What is asked:
Extract every line below that contains the string "instances", copying each one unchanged.

Dataset excerpt:
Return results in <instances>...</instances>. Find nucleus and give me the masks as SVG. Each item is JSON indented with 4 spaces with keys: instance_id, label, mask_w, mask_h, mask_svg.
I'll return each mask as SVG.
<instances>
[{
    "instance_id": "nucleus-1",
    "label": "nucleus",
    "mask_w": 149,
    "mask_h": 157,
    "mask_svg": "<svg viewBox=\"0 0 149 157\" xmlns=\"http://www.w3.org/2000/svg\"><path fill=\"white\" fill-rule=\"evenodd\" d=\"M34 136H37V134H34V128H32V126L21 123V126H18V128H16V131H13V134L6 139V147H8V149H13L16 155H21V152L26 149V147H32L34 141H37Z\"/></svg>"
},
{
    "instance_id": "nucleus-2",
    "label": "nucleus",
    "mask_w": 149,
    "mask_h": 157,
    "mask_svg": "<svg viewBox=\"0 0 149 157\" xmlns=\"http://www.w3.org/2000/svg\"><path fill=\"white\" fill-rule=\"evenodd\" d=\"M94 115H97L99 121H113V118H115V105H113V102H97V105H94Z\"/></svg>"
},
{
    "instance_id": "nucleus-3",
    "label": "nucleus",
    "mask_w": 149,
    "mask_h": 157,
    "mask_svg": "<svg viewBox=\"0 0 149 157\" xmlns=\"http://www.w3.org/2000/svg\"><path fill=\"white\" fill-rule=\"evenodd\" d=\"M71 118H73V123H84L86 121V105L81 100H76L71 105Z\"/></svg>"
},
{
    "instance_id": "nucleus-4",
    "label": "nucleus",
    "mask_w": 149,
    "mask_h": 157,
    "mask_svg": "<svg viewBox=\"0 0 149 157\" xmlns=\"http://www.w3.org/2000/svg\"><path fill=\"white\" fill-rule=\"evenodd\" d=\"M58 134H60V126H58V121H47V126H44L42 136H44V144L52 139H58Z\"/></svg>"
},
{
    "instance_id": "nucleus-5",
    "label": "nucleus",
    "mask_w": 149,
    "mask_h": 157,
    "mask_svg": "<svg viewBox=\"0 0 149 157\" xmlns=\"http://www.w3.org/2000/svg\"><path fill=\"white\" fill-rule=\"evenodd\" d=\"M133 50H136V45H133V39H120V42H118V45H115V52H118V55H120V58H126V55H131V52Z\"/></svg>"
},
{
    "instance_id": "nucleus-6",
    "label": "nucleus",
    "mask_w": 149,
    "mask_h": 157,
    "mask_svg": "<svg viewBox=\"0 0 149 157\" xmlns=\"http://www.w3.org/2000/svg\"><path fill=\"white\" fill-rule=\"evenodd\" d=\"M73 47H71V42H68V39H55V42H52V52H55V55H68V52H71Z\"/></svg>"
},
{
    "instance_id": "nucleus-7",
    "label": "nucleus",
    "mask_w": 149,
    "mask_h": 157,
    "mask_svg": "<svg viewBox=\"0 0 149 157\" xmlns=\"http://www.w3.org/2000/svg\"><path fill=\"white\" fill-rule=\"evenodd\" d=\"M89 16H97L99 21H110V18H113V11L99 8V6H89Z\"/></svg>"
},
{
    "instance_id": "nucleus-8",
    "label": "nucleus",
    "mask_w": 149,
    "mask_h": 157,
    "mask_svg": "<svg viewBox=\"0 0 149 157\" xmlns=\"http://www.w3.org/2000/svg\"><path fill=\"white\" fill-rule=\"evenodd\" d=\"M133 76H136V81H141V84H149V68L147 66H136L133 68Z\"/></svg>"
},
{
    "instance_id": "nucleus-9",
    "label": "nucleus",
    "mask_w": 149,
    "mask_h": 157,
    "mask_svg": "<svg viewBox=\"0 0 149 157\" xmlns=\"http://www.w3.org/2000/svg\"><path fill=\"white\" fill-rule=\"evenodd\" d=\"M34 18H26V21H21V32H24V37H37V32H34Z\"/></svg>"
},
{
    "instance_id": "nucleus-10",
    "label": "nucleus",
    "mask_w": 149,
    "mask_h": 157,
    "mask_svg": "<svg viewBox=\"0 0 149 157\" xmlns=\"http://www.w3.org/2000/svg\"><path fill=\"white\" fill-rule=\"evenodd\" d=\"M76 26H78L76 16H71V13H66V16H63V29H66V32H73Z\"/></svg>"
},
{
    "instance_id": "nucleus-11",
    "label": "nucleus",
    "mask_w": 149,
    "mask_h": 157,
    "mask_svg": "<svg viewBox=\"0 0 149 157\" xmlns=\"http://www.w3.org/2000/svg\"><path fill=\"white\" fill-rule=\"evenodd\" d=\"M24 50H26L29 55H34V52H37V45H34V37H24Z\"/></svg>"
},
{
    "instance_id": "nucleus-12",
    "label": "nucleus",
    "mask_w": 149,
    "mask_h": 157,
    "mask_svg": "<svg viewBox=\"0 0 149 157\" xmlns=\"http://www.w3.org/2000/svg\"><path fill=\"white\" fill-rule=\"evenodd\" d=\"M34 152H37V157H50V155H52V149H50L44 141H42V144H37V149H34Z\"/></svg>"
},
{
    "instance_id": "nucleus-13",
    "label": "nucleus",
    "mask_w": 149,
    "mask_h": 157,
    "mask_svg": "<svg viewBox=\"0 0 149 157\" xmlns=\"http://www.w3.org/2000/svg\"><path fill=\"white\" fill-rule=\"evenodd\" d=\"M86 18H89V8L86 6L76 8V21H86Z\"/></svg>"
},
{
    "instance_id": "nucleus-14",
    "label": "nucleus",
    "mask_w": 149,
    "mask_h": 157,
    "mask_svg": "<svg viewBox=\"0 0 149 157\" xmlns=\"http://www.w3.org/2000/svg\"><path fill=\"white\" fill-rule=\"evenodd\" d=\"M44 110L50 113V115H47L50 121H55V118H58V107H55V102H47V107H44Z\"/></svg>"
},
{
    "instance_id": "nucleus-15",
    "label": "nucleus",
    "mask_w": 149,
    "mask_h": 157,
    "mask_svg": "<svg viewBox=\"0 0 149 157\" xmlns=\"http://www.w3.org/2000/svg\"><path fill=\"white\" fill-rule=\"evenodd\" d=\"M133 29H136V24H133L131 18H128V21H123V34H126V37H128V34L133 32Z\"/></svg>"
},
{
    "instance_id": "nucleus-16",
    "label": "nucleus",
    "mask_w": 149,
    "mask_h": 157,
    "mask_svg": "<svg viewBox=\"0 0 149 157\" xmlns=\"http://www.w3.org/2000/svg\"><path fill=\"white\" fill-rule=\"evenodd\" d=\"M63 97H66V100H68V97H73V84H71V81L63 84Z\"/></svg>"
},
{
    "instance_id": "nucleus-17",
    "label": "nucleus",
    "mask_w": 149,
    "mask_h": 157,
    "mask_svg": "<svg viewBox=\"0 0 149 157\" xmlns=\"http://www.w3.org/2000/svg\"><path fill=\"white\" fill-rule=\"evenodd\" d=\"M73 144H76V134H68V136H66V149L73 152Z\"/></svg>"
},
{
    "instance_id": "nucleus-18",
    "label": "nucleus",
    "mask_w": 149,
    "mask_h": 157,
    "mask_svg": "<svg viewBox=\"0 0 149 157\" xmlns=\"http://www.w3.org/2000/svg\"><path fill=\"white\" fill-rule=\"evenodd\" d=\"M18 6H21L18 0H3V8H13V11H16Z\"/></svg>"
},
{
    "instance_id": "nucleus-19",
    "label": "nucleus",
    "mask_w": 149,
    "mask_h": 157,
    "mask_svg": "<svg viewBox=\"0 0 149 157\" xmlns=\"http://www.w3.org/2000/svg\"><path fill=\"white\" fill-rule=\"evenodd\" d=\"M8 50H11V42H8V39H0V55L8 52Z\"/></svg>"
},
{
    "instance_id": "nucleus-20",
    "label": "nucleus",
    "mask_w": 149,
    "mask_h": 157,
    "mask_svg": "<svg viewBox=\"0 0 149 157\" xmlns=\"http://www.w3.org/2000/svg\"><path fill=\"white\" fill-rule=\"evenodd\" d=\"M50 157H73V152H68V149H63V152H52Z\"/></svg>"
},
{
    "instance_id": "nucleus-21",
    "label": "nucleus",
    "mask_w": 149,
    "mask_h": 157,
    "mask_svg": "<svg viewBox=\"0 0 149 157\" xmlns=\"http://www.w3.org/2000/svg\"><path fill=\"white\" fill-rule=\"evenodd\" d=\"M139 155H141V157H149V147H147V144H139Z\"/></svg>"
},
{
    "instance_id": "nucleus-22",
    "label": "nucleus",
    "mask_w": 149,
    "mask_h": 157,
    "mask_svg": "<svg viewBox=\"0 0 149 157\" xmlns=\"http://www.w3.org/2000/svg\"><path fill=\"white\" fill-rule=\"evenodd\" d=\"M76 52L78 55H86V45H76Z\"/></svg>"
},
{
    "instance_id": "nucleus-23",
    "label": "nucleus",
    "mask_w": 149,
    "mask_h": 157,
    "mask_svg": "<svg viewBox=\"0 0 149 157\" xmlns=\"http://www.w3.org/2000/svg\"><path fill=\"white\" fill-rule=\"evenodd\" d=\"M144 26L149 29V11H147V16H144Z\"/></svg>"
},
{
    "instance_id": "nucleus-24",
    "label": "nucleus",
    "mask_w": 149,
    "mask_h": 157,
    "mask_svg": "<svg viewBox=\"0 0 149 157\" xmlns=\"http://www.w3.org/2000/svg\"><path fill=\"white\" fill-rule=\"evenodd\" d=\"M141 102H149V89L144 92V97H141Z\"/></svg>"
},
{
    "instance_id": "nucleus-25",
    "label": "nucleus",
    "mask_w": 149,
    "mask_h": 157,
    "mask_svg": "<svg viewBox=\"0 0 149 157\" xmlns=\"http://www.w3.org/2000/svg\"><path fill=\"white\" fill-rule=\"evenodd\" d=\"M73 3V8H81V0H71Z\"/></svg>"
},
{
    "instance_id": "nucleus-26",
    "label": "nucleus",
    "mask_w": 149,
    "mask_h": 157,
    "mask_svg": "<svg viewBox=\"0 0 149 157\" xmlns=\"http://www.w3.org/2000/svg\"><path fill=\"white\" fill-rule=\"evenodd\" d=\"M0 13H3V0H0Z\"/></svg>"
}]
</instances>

Reply to the exercise:
Return results in <instances>...</instances>. Find nucleus and give me the masks as SVG. Each item is JSON indented with 4 spaces with keys: instance_id, label, mask_w, mask_h, mask_svg.
<instances>
</instances>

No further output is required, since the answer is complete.